Manufacturing can and must be part of Australia's future economic security and this point has been well made by experts around our country. As the coronavirus has well illustrated, our definition of sovereign capability must be expanded to include all areas of the Australian economy, many of them centring on domestic manufacturing capacity. When we make what we need to get through a crisis like the coronavirus, that puts us a step ahead strategically and makes it easier to get through difficult times. It's a simple equation: the more we make here, the more self-reliant we are and the better we will be able to face another crisis in the future.
This isn't about being anti-trade, far from it. Australia is a very proud nation that trades with many countries around the world and, in particular, in the Asia region. But if we can make something here, why shouldn't we? And further, if we can diversify our trade relations to ensure that we're not overly dependent on one single trade partner for our prosperity, why don't we? As the recent events concerning many of our barley growers and meat producers have shown, this is just prudent economic management.
But arresting the decline in manufacturing will require careful and considered policy-making and implementation by government. We will need to carefully map our current skills and capabilities in manufacturing and make new investments in industries that are performing well, like agriculture. We should use government procurement processes to lead the way in buying and using Australian-made goods.

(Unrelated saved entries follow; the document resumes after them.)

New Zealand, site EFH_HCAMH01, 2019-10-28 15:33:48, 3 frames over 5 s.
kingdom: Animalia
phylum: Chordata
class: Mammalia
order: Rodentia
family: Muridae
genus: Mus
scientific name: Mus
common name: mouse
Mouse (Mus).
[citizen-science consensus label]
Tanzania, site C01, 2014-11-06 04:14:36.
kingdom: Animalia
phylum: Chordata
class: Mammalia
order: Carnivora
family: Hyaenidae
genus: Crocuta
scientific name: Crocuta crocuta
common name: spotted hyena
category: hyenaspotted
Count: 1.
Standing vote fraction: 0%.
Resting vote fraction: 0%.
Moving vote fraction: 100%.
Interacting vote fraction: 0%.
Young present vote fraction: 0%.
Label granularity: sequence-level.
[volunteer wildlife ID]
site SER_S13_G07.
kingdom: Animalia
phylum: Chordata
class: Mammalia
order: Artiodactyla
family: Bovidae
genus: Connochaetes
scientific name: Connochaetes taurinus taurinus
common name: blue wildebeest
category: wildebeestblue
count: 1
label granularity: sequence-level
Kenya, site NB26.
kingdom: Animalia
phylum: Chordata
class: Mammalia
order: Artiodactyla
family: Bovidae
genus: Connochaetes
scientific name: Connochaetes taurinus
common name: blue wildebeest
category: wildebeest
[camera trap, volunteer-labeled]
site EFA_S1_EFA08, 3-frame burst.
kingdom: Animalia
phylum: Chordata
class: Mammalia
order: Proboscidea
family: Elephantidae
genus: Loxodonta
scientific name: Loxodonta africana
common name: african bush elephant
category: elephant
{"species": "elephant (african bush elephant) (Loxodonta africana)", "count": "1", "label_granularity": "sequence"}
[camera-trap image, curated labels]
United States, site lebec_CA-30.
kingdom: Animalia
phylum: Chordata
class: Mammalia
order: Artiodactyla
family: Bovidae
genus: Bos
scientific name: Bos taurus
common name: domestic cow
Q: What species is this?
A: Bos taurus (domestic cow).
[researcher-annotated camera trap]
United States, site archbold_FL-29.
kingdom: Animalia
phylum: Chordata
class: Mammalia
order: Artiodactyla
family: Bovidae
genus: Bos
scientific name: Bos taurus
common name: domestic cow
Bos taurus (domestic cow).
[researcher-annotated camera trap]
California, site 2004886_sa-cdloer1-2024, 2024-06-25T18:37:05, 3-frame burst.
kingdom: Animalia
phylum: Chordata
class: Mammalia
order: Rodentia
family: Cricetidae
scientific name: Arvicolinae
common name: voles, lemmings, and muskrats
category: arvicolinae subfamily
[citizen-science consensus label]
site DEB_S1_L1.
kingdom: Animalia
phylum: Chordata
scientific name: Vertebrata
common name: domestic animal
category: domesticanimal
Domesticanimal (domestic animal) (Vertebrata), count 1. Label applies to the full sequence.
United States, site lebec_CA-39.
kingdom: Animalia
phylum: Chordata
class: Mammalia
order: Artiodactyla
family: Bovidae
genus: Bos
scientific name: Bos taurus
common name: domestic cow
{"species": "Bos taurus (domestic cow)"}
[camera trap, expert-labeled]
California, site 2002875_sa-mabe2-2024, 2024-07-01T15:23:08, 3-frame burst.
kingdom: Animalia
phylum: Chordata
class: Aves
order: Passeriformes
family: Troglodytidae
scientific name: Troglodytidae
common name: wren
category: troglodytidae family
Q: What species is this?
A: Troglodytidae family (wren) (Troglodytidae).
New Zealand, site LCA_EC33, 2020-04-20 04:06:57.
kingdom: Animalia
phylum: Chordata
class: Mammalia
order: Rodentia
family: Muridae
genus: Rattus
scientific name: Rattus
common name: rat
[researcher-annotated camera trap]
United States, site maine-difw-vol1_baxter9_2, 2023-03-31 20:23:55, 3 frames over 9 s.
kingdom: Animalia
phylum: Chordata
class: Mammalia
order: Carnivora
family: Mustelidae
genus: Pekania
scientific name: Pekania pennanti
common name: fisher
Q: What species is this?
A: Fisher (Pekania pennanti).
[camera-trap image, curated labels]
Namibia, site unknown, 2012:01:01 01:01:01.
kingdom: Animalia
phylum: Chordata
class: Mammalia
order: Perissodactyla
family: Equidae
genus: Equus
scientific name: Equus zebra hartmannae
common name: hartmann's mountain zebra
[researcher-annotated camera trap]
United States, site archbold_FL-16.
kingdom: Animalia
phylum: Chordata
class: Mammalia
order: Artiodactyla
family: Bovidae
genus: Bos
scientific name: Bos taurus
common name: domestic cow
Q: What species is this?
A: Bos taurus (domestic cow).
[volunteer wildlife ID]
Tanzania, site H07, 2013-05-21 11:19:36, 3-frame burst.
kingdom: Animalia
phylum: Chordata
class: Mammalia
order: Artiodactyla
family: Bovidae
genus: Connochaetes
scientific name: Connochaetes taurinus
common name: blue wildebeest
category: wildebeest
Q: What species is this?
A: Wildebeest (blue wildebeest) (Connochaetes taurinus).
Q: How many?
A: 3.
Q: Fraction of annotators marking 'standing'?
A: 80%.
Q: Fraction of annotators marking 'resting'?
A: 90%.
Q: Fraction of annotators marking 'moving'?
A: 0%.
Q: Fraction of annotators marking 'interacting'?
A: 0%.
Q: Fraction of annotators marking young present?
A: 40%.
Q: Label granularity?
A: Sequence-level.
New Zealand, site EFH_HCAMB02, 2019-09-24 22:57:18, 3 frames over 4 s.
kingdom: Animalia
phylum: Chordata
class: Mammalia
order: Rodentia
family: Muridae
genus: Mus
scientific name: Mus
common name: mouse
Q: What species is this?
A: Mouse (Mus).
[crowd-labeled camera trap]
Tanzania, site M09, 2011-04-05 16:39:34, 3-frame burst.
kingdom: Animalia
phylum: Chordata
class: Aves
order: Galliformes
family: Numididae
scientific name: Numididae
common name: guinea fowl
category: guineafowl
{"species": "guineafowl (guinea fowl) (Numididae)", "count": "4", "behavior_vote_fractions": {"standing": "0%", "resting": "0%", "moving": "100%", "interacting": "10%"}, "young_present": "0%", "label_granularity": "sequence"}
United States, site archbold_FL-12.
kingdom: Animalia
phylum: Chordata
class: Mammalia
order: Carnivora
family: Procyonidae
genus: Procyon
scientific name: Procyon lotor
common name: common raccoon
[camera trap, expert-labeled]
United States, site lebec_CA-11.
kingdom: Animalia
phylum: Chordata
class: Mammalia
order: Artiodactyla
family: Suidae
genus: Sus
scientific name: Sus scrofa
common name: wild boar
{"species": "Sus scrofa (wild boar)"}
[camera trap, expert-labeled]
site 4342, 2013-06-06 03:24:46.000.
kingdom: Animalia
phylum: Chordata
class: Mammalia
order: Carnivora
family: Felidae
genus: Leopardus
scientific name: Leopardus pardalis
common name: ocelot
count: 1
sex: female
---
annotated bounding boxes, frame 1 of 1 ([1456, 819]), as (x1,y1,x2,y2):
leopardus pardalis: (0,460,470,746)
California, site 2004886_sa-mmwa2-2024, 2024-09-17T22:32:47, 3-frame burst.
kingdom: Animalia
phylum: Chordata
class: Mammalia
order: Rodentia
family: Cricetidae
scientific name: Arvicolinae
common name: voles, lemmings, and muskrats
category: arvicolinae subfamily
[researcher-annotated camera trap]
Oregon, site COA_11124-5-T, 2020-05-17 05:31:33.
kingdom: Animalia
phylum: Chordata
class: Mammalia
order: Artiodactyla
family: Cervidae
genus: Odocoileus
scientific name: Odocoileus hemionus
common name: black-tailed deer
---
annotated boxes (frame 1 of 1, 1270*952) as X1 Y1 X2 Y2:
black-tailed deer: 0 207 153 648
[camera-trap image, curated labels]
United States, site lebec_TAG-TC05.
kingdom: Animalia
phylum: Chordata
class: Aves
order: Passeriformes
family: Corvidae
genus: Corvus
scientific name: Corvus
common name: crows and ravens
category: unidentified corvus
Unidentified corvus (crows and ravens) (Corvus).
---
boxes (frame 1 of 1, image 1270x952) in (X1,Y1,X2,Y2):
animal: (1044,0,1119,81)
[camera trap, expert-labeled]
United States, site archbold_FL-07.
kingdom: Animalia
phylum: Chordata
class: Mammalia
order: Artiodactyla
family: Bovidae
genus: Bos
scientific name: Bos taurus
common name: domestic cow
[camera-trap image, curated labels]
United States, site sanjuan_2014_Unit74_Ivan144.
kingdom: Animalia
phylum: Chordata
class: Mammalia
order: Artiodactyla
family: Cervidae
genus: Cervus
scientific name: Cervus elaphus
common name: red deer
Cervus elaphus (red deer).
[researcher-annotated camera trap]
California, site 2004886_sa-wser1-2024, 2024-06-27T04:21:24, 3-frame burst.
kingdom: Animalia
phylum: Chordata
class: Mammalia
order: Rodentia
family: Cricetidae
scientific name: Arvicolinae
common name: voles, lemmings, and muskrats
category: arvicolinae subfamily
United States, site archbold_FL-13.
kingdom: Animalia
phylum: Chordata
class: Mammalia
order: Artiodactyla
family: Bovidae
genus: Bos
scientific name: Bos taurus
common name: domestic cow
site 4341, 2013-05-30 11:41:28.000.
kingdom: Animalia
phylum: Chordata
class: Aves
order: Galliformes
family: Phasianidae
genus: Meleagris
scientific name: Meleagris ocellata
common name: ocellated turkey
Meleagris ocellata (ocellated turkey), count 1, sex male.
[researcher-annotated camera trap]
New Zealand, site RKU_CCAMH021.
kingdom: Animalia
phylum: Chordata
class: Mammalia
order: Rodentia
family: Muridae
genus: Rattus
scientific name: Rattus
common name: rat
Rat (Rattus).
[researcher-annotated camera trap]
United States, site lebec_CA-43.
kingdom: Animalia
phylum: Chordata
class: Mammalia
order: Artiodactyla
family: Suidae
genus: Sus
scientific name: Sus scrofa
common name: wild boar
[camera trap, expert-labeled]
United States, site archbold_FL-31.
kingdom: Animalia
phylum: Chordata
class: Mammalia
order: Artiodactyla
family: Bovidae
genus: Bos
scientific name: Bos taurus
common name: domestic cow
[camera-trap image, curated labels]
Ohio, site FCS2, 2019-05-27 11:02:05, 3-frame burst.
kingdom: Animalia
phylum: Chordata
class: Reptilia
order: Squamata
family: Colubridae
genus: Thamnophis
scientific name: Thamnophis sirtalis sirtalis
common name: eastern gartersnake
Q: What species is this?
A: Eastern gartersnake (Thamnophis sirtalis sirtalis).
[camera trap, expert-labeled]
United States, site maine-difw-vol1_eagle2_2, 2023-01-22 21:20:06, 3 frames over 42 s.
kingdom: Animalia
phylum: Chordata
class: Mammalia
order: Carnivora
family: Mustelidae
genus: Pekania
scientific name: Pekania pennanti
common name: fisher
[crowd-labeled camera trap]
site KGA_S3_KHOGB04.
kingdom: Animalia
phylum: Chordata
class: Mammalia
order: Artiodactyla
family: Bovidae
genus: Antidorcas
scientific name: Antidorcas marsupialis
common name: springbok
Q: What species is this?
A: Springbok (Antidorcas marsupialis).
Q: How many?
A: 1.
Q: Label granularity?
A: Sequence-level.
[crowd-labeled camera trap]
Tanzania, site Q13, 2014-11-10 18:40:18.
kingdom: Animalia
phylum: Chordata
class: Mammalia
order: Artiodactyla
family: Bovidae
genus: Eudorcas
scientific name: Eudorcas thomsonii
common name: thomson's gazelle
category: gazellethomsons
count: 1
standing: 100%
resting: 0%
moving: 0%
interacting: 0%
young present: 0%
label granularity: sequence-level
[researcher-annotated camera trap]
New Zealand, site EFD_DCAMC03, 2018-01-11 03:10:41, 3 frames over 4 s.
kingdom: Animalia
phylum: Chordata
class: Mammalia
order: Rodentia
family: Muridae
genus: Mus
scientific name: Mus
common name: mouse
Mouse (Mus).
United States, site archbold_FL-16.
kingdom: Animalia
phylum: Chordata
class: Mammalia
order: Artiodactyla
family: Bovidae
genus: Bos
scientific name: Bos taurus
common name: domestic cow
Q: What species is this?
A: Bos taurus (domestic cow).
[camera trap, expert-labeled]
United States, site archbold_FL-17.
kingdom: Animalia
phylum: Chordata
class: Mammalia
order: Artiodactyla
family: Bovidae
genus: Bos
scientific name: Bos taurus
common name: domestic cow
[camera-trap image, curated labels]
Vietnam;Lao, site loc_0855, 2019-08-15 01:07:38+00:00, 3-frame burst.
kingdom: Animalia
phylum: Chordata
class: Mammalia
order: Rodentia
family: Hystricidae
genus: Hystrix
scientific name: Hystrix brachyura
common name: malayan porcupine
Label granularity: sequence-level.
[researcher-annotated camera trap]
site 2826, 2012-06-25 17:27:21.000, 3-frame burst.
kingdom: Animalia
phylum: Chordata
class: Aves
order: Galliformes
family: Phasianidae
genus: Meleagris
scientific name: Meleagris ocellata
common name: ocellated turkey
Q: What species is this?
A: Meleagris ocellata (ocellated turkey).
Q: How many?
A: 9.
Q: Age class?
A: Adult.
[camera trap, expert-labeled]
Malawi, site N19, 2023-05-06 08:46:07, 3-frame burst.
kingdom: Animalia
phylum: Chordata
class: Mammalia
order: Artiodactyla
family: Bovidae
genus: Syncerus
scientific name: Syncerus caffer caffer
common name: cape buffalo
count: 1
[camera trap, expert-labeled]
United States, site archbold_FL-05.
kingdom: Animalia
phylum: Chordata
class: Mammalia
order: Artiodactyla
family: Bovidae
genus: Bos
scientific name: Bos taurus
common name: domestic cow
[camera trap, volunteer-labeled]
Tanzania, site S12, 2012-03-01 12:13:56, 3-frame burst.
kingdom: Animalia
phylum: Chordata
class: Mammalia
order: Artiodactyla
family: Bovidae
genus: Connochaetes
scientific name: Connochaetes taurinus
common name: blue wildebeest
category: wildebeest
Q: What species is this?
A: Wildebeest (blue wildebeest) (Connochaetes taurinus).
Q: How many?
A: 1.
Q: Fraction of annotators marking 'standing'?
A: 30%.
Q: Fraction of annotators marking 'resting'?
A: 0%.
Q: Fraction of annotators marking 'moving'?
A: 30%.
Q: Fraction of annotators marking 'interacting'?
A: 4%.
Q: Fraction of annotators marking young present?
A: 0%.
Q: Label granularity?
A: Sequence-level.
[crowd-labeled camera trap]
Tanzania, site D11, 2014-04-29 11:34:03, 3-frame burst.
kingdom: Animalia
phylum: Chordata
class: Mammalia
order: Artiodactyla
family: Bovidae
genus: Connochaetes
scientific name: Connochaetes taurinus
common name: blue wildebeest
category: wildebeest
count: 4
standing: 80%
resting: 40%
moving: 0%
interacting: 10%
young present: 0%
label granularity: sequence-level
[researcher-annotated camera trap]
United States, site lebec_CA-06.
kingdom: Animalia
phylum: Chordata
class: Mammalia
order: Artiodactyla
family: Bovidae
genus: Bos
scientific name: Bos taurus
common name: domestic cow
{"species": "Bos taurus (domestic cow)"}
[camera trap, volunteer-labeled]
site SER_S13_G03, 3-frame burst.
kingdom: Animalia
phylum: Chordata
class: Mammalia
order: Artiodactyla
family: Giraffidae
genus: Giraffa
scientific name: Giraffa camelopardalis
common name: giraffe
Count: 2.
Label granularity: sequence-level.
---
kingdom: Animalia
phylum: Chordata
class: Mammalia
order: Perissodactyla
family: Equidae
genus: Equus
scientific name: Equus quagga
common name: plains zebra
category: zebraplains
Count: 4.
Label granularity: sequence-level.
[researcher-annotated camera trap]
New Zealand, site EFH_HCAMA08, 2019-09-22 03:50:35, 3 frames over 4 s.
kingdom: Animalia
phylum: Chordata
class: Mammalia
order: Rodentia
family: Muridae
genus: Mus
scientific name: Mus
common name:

Getting the taxation settings right will also be an important part of the discussion we need to have in this place. And that means—as Jim Stamford points out in a recent paper for the Australian Institute looking at tax incentives, to name just one example—that our future commitment to innovation must be far greater than just political slogans. We will need to make real investment in research and development. It should be carefully targeted to encourage small and medium enterprises in supply chains, and not just make life easier for big multinational companies as, unfortunately, this government seems to prefer. Strong local manufacturing offers employment, creates opportunities and helps add to the country's prosperity.